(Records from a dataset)

----------

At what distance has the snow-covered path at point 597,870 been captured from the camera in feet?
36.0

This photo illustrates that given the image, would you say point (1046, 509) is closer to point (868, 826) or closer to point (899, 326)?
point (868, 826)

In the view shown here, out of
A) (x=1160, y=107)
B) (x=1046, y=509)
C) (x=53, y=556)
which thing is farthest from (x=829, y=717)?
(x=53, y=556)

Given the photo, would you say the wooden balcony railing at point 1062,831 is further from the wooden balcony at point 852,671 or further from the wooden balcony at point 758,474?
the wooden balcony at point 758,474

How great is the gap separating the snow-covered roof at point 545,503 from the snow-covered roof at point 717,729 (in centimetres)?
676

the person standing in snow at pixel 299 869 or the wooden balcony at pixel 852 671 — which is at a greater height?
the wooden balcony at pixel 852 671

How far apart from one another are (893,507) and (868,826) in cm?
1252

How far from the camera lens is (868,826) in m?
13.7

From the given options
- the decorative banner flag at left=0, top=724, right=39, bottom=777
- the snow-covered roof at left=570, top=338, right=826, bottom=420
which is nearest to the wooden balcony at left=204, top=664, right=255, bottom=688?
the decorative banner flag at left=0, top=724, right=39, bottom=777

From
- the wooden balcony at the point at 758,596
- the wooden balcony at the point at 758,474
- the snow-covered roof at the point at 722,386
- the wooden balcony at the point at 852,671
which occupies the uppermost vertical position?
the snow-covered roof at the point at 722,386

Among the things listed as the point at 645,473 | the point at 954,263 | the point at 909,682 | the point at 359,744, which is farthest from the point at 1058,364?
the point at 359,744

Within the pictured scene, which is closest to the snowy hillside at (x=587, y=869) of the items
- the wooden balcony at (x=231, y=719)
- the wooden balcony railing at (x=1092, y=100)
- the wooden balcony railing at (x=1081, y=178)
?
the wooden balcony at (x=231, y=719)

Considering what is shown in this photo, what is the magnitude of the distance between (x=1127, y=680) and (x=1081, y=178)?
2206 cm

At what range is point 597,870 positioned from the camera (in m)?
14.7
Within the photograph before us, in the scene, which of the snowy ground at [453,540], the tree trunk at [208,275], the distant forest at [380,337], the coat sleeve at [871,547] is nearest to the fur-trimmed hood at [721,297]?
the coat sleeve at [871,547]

----------

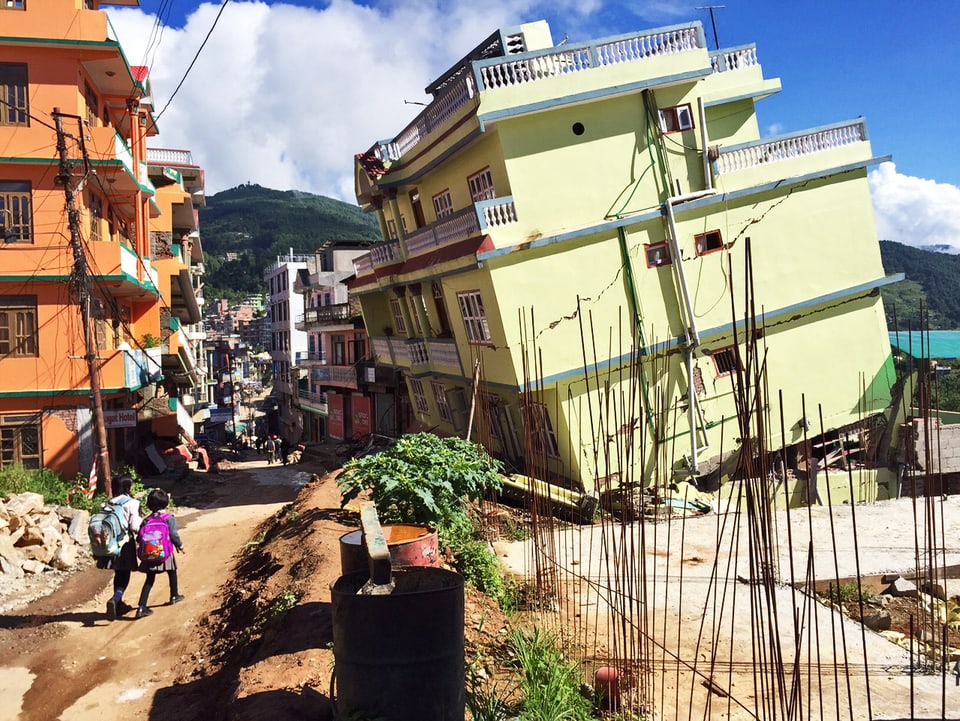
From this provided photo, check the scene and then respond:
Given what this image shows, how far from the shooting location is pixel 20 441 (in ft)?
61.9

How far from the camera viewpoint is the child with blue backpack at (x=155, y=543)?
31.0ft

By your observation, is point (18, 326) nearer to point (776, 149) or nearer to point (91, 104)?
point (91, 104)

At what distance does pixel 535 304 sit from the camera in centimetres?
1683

----------

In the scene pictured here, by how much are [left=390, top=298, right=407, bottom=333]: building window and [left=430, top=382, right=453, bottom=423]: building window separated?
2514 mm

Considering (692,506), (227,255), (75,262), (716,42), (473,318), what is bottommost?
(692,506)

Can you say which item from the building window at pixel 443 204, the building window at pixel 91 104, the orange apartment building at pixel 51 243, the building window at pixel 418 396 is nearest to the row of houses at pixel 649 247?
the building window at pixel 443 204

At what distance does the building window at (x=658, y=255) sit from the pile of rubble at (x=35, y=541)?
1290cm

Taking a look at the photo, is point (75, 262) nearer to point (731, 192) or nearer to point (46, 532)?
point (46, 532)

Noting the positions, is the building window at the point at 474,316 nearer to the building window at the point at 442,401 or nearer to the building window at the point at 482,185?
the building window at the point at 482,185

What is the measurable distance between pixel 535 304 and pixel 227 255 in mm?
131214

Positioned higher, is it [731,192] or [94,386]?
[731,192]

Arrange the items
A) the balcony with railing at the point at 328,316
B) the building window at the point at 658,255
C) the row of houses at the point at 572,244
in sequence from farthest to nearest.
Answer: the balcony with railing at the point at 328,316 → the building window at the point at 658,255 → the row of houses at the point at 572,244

----------

:: PROBLEM TO WORK ON ::
Count the lines in the items above that contain the string "decorative", matching case exactly, and give only the number.

:: EXPECTED ANSWER ::
2